Orillas movedizas
Los puentes de Madison -que esta noche, a las 22.00, emite Canal + dentro de su ciclo Seis formas de amar- es una película de paisajes que describe el amor como uno de los más frondosos. Paisaje, fotografía, idilio, una mezcla de cantidades propicias al sentimentalismo que Clint Eastwood, en la que para mí constituye su obra maestra como realizador, consigue mantener en los límites de lo sentimental, sin el "ismo" azucarado.La película nos regala primero la boca con el dulce gusto del fruto amoroso prohibido, pero deja también el sabor acre de esos enamoramientos ardorosos que se presentan -sólo una vez en la vida, suele decirse, aunque a veces no se presentan ninguna- y de la misma forma súbita se pierden.
Clint Eastwood interpreta, con su célebre gesto facial de hombre que encaja los accidentes de la vida sin inmutarse, a un fotógrafo en busca de puentes viejos de la América rural para un reportaje de la revista National Geographic.
Meryl Streep, una actriz destacada en el arte de hacer de su cara una tormenta de emociones, es la esposa y madre con la vida resuelta en un horizonte tan grato como sofocante. Su familia la deja unos pocos días sola por un viaje y ella tiene entonces tiempo de perder el tiempo y la sorpresa de encontrarse en el porche de su casa de campo a un hombre averiado, y no lo digo sólo simbólicamente.
La bellísima metáfora central de la película es mostrar a estos dos maduros resignados a no moverse ya de su apacible orilla como un puente más de los que el hombre capta con su cámara. Ambos tienen una estructura recia y asentada, y por su castigada piel apenas pasa nadie, pero el día en que deciden cruzar al otro lado del río, sus cuerpos crujen y se arquean bajo el peso de la pasión.

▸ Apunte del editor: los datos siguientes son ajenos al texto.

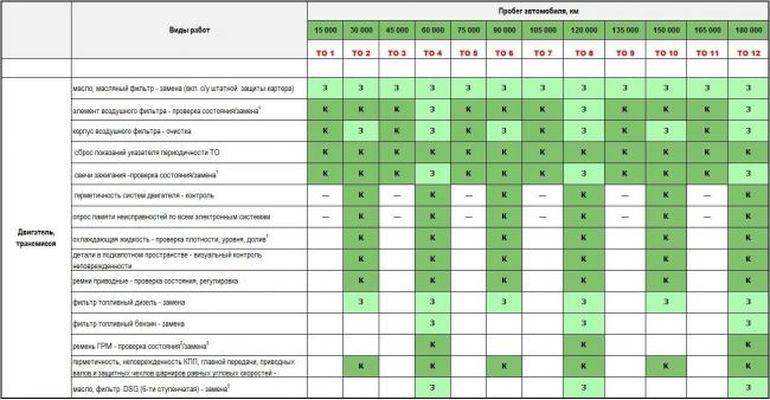 Регламентное ТО Skoda Octavia 2 (A5)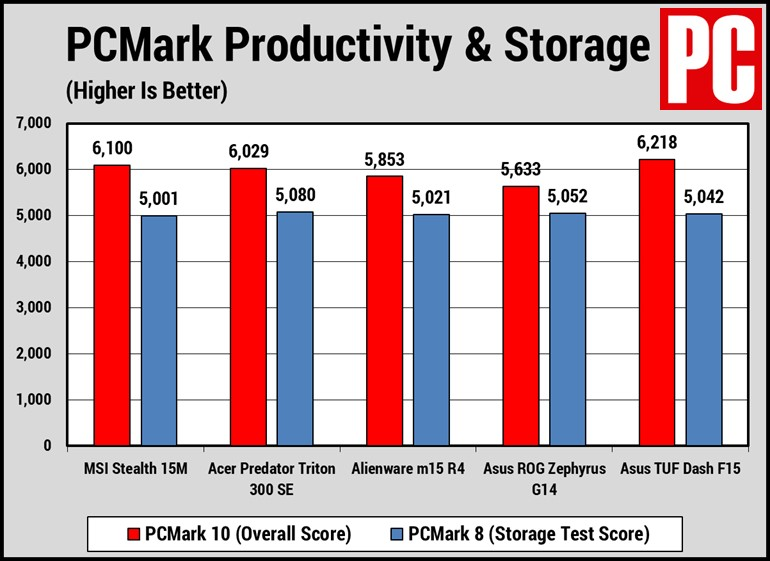 Storage Benchmarks Source PCMag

Y no todo es otoñal en esta conmovedora historia que oscila entre lo que fue y lo que pudo ser. Da morbo, francamente, ver al vaquero de tantos westerns y al agente más sucio de la policía bailar temblando como un adolescente, y no con la vampiresa escotada del saloon, sino con un ama de casa que había olvidado a qué sabe un beso con carmín.